** EXERCISE PROMPT **
What's needed: every entry, printed exactly, minus the images.
:: MATERIAL FOR THE TASK
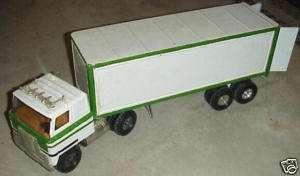 Ertl International Semi Tractor Trailer Model
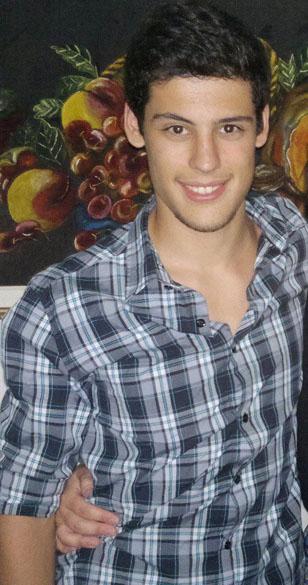 Guilherme Pontes Gonçalves: 19 anos, nascido em Cachoeira do Sul. Cursava agronomia na UFSM e estava na festa acompanhado da namorada, Stefani Posser Simeoni. Era filho único
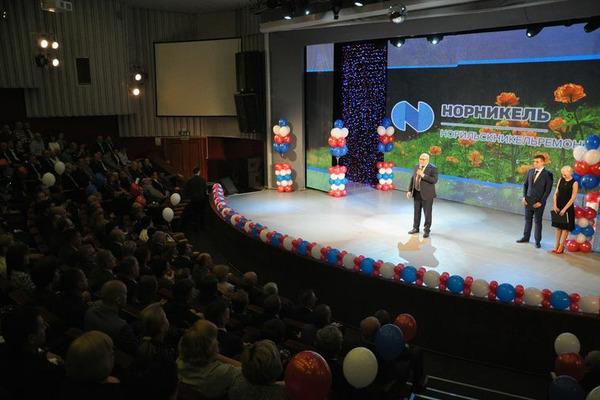 """Более 200 работников """"Норильскникельремонта"""" наградили в честь Дня металлурга и Дня компании"""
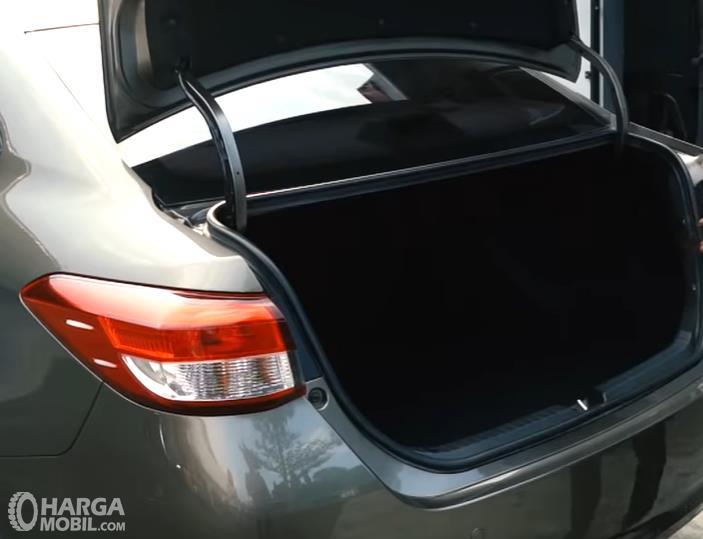 Foto bagasi Toyota Vios 1.5 E CVT 2019 cukup luas untuk menampung barang bawaan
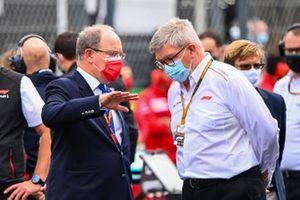 Prince Albert II de Monaco sur la grille avec Ross Brawn, Directeur Motorsports, FOM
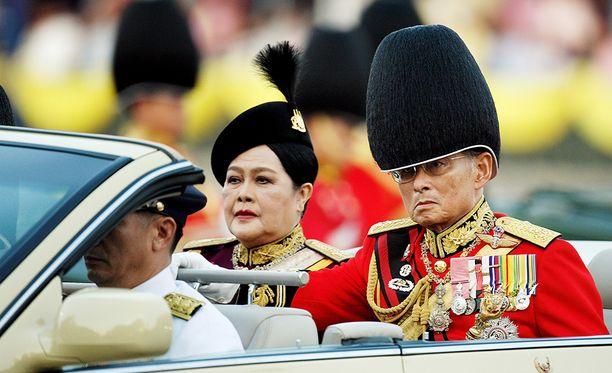 Kuningas Bhumipol ja kuningatar Sirikit ovat erittäin suosittuja thaimaalaisten keskuudessa. Kuva on vuodelta 2008.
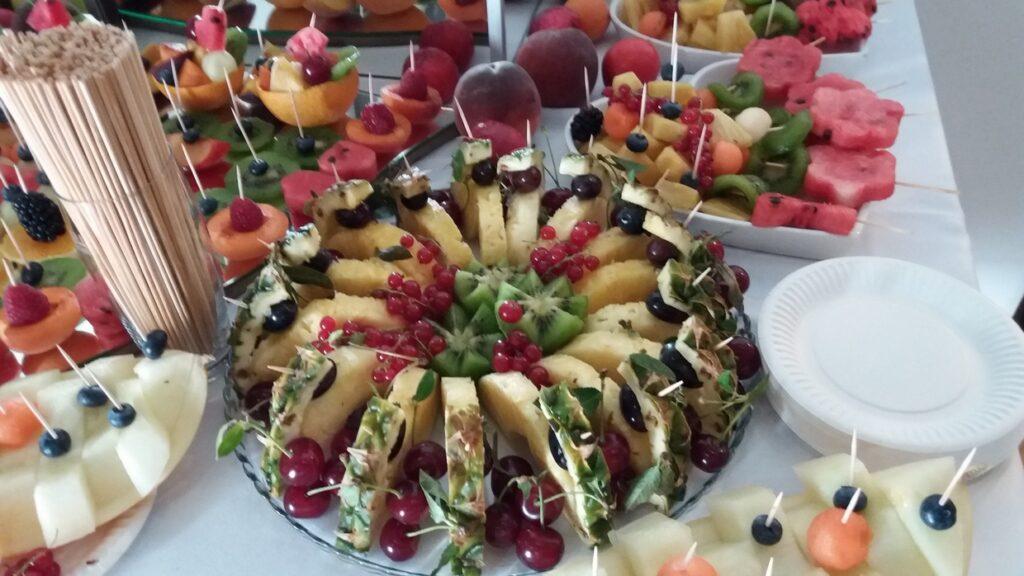 dekoracje owocowe, stół owocowy, fruit carving, fruit bar Zajazd Wielkopolski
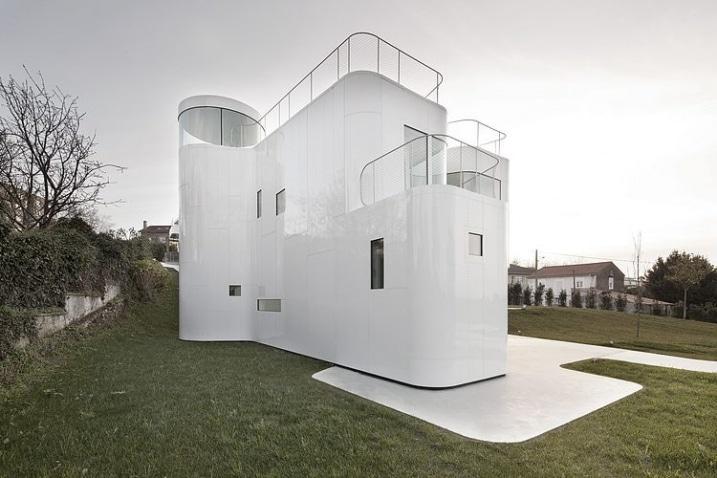 maison futuriste blanche de dosis architecture. Black Bedroom Furniture Sets. Home Design Ideas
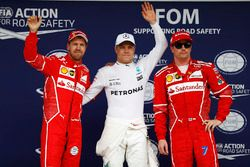Polesitter Valtteri Bottas, Mercedes AMG F1, tweede Sebastian Vettel, Ferrari, derde Kimi Raikkonen,
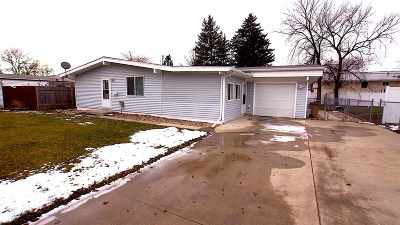 Minot Single Family Home For Sale: 104 24th St.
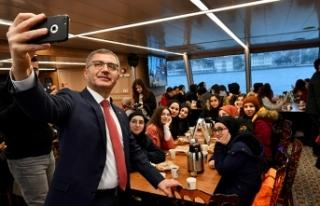 Başkan Türkmen liselileri Valide Sultan Gemisi'nde...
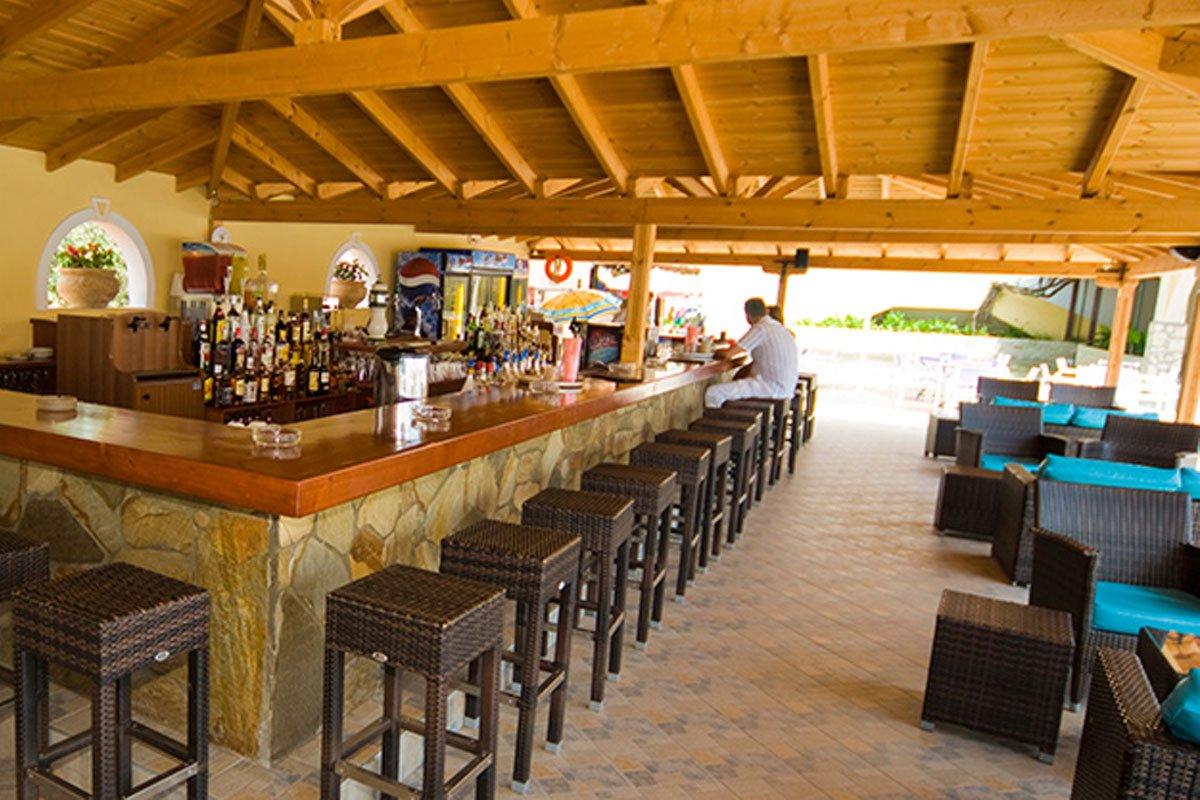 Village Mare bar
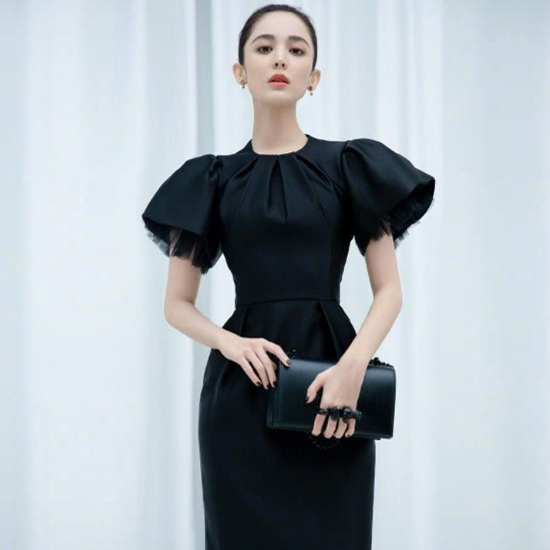 オトナ女子のパーティードレスに エレガントでおしゃれなボリューム袖のミディアム黒ワンピース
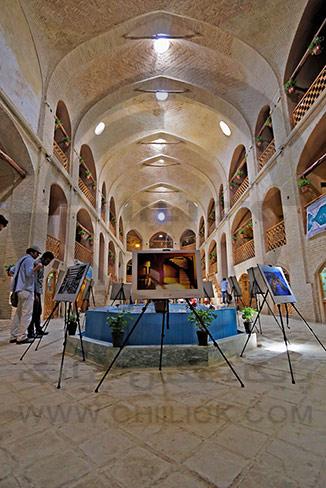 نمایشگاه آثار راه یافته به جشنواره بازار تاریخی اراک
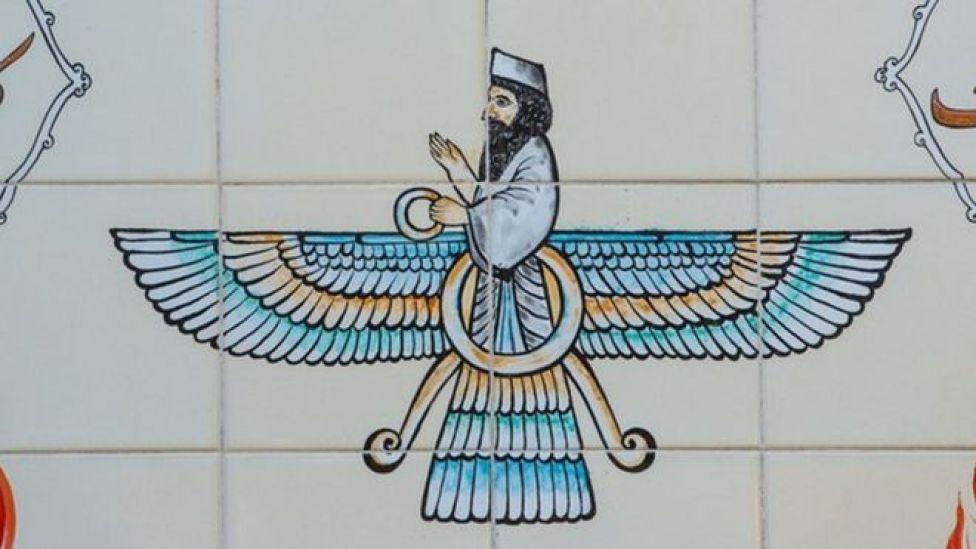 Símbolo de Faravaha en un templo en Shiraz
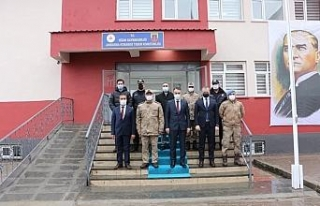 Vali Çağatay'dan kahraman komandolara ziyaret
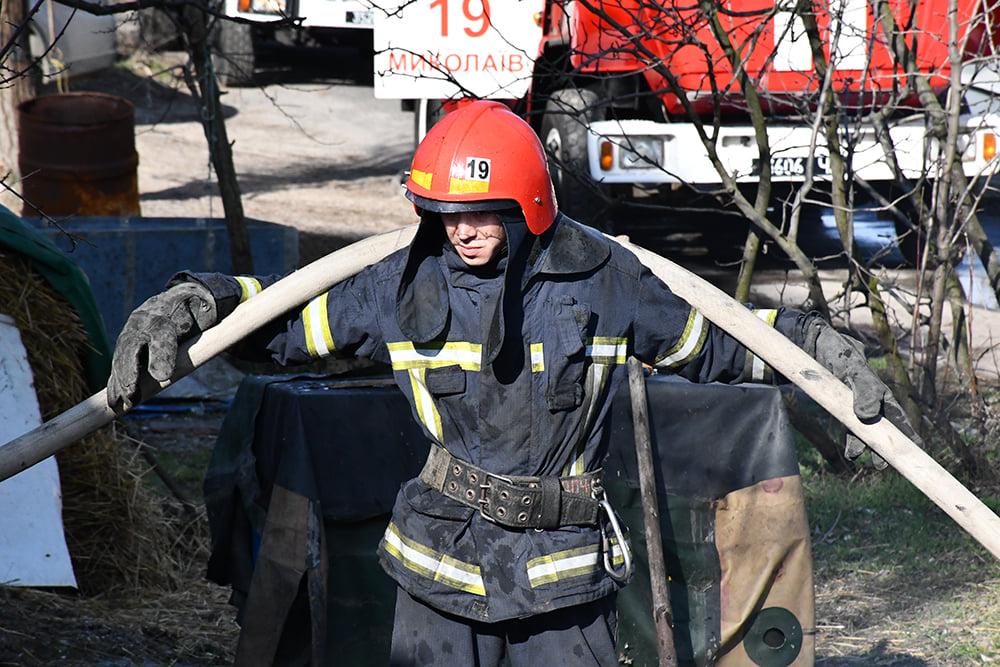 В Варваровке сгорели две хозпостройки (ФОТО) 13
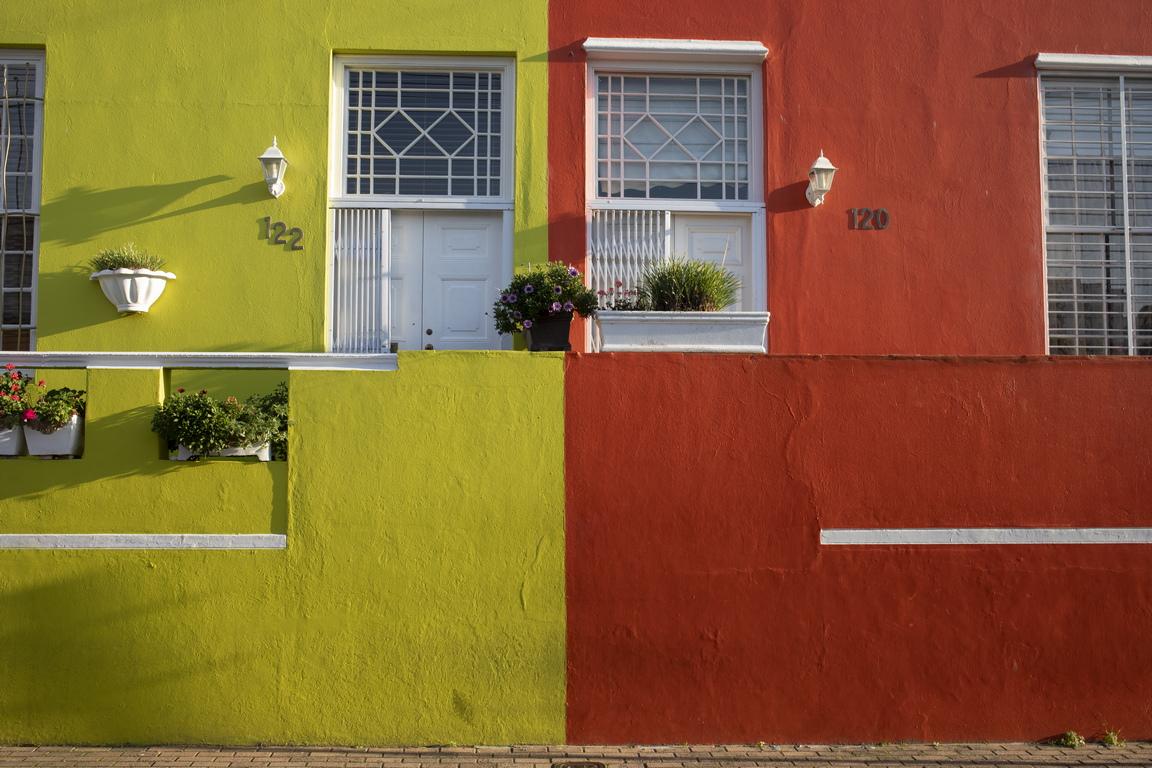 Неговите ярко боядисани, уникални по стил къщи, някои от които са от 18 в., заедно с калдаръмените улички осигуряват на посетителите възможности за снимки.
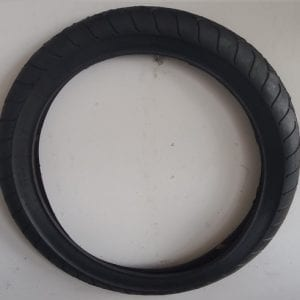 BICYCLE TYRE 24 X 4 1/4in-0
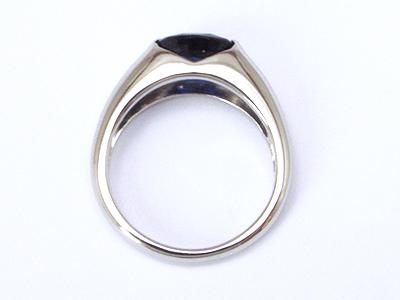 見惚れるサファイアの指輪 / ジュエリーリフォーム.com /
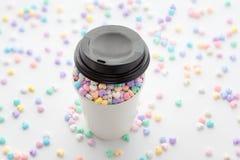 La tasse d'amour, petit coeur en pastel coloré perle dans la tasse de papier et Photo libre de droits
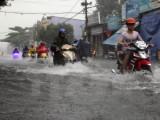 TP.HCM: Mưa lớn kéo dài, nhiều tuyến đường bị ngập nặng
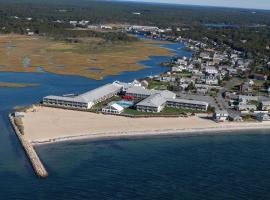 Red Jacket Beach Resort, family hotel in South Yarmouth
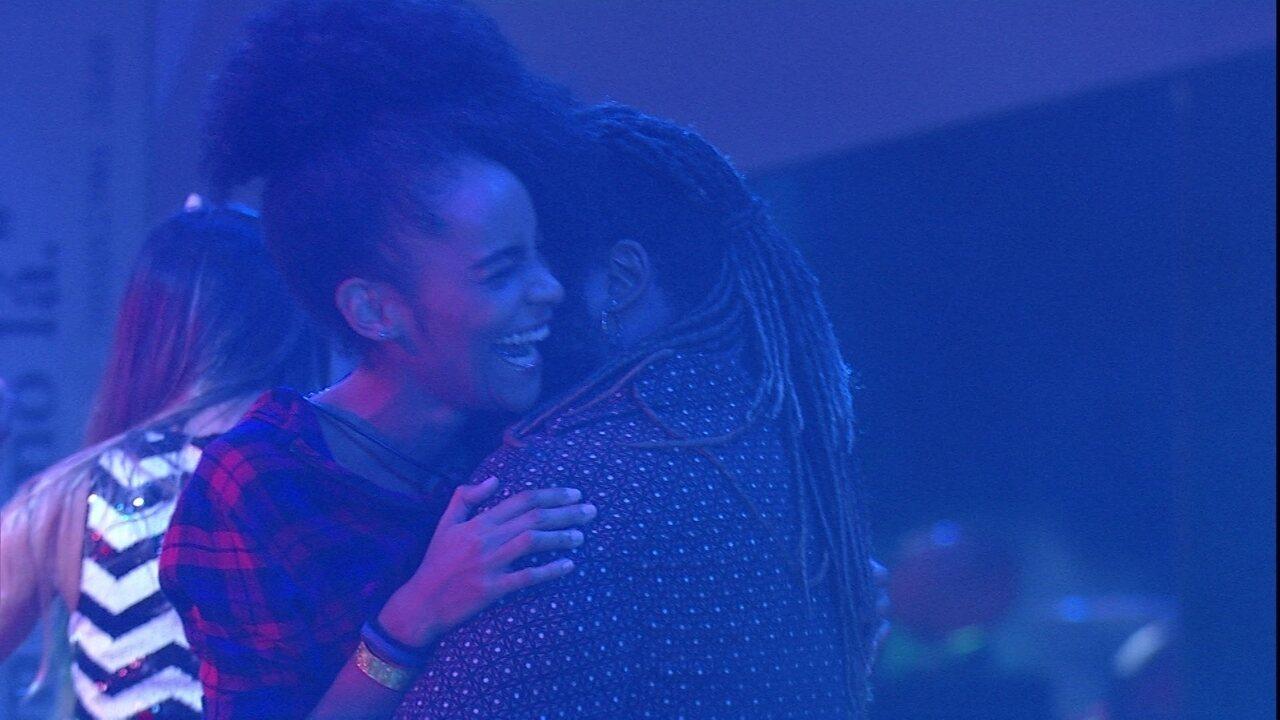 Gabriela e Rodrigo sensualizam na pista de dança da Festa Prensa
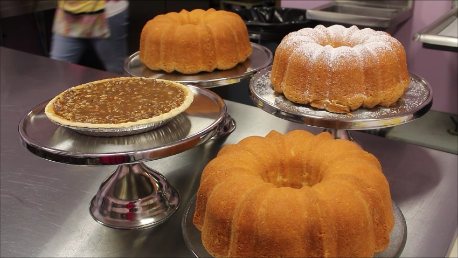Cakes & pies from JaWanda's Sweet Potato Pies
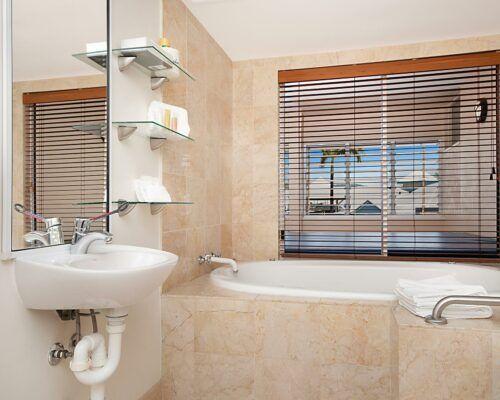 port-douglas-2-bedroom-1-bathroom-apartments (4)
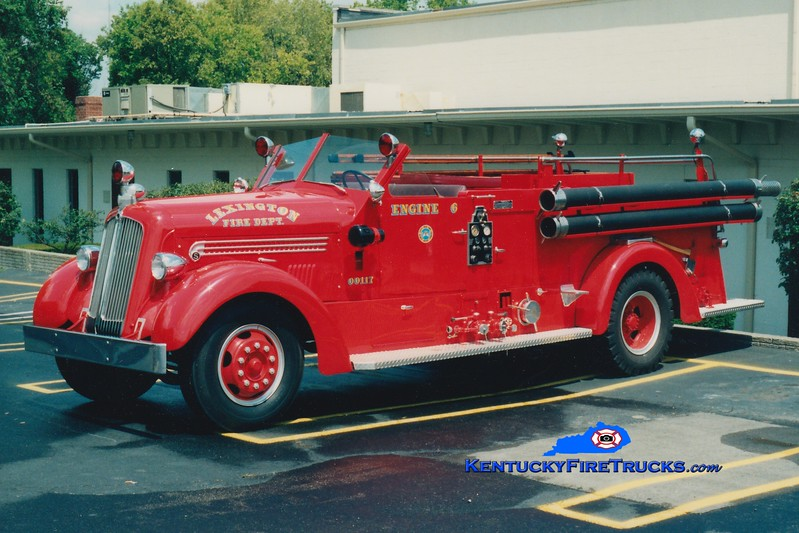 <center> *Parade and Funeral rig <br> Lexington  Engine 6 <br> 1948 Seagrave 1000/150 <br> Greg Stapleton photo </center>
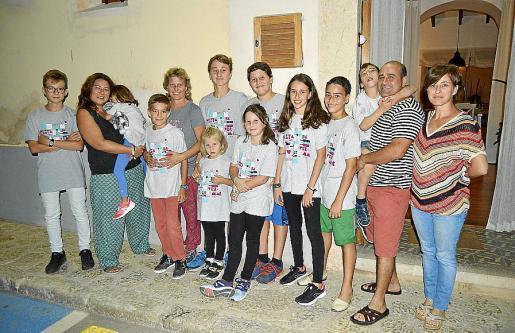 Montse Romero, Carolina Bestard, Biel Pons y Aina Bestard con los niños Andreu, Julia, Joan, Aixa, Pau, Victori, Jaume, Joana, Andreu y Xesc.
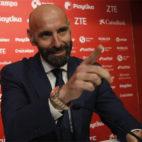 Monchi hace un gesto durante su rueda de prensa de presentación como nuevo director general deportivo del Sevilla (Foto: Manuel Gómez/ABC)
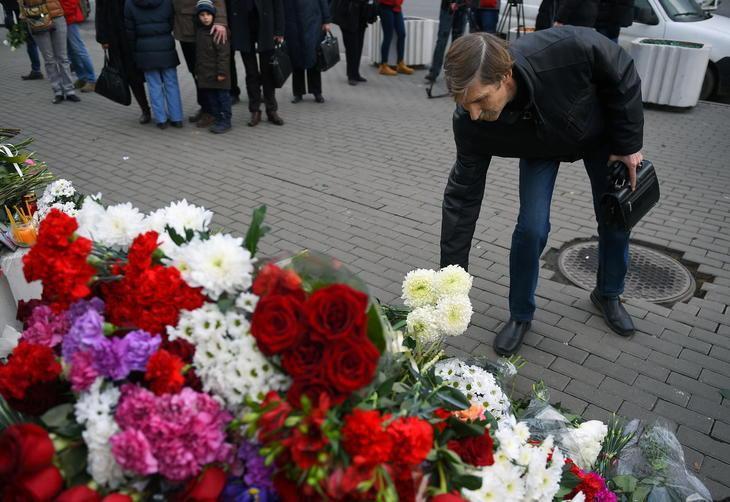 Homem leva flores em frente à Embaixada da França em Moscou - 14/11/2015 - Foto: DMITRY SEREBRYAKOV/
::::
** RESULT FOR THIS EXERCISE **
 Ertl International Semi Tractor Trailer Model
 Guilherme Pontes Gonçalves: 19 anos, nascido em Cachoeira do Sul. Cursava agronomia na UFSM e estava na festa acompanhado da namorada, Stefani Posser Simeoni. Era filho único
 """Более 200 работников """"Норильскникельремонта"""" наградили в честь Дня металлурга и Дня компании"""
 Foto bagasi Toyota Vios 1.5 E CVT 2019 cukup luas untuk menampung barang bawaan
 Prince Albert II de Monaco sur la grille avec Ross Brawn, Directeur Motorsports, FOM
 Kuningas Bhumipol ja kuningatar Sirikit ovat erittäin suosittuja thaimaalaisten keskuudessa. Kuva on vuodelta 2008.
 dekoracje owocowe, stół owocowy, fruit carving, fruit bar Zajazd Wielkopolski
 maison futuriste blanche de dosis architecture. Black Bedroom Furniture Sets. Home Design Ideas
Polesitter Valtteri Bottas, Mercedes AMG F1, tweede Sebastian Vettel, Ferrari, derde Kimi Raikkonen,
 Minot Single Family Home For Sale: 104 24th St.
 Başkan Türkmen liselileri Valide Sultan Gemisi'nde...
 Village Mare bar
 オトナ女子のパーティードレスに エレガントでおしゃれなボリューム袖のミディアム黒ワンピース
 نمایشگاه آثار راه یافته به جشنواره بازار تاریخی اراک
 Símbolo de Faravaha en un templo en Shiraz
 Vali Çağatay'dan kahraman komandolara ziyaret
 В Варваровке сгорели две хозпостройки (ФОТО) 13
 Неговите ярко боядисани, уникални по стил къщи, някои от които са от 18 в., заедно с калдаръмените улички осигуряват на посетителите възможности за снимки.
 BICYCLE TYRE 24 X 4 1/4in-0
 見惚れるサファイアの指輪 / ジュエリーリフォーム.com /
 La tasse d'amour, petit coeur en pastel coloré perle dans la tasse de papier et Photo libre de droits
 TP.HCM: Mưa lớn kéo dài, nhiều tuyến đường bị ngập nặng
 Red Jacket Beach Resort, family hotel in South Yarmouth
 Gabriela e Rodrigo sensualizam na pista de dança da Festa Prensa
Cakes & pies from JaWanda's Sweet Potato Pies
 port-douglas-2-bedroom-1-bathroom-apartments (4)
 <center> *Parade and Funeral rig <br> Lexington  Engine 6 <br> 1948 Seagrave 1000/150 <br> Greg Stapleton photo </center>
 Montse Romero, Carolina Bestard, Biel Pons y Aina Bestard con los niños Andreu, Julia, Joan, Aixa, Pau, Victori, Jaume, Joana, Andreu y Xesc.
 Monchi hace un gesto durante su rueda de prensa de presentación como nuevo director general deportivo del Sevilla (Foto: Manuel Gómez/ABC)
 Homem leva flores em frente à Embaixada da França em Moscou - 14/11/2015 - Foto: DMITRY SEREBRYAKOV/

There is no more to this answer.